Poor Glycemic Control Is Associated With More Rapid Kidney Function Decline After the Onset of Diabetic Kidney Disease.

Abstract

The role of glycemic control and its variability on the rate of kidney function decline after the onset of diabetic kidney disease (DKD) remains unclear. The association between baseline glycated hemoglobin (HbA1c) and rates of estimated glomerular filtration rate (eGFR) loss during follow-up was examined by mixed-effects linear regression in 530 individuals with type 1 diabetes and early-to-moderate DKD from the Preventing Early Renal Loss (PERL) trial and 2378 individuals with type 2 diabetes and established DKD from the Action to Control Cardiovascular Risk in Diabetes (ACCORD) trial. The benefit of intensive vs standard glycemic control in slowing eGFR decline was examined in ACCORD. The associations between continuous glucose monitoring-derived short-term glycemic variability indices and rate of eGFR decline were also evaluated in PERL. A higher baseline HbA1c was associated with a more negative eGFR slope in both PERL and ACCORD (-0.87 and -0.27 mL/min/1.73 m2/year per Hba1c unit increment, P < .0001 and P = .0002, respectively).

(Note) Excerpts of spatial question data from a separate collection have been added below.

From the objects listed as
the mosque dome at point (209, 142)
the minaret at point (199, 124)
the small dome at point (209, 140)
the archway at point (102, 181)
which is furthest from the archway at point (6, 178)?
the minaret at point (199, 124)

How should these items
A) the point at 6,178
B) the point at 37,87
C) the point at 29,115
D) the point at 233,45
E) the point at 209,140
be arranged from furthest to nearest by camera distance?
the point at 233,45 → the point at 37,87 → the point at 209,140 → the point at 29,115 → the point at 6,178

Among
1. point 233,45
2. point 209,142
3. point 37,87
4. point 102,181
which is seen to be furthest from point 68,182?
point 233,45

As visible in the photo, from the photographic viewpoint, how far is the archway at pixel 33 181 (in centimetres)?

In both studies, the strength of this association progressively increased with increasing levels of albuminuria (P for interaction <.05). Consistent with this, the benefit of intensive glycemic control on eGFR decline was greater in ACCORD participants with severe rather than moderate albuminuria (+1.13 vs + 0.26 mL/min/1.73 m2/year, P = .01). No independent associations were found in PERL between short-term glycemic variability indices and rate of eGFR decline. In both type 1 and type 2 diabetes, poor glycemic control is associated with a more rapid rate of glomerular filtration rate decline after DKD onset, especially in persons with severe albuminuria.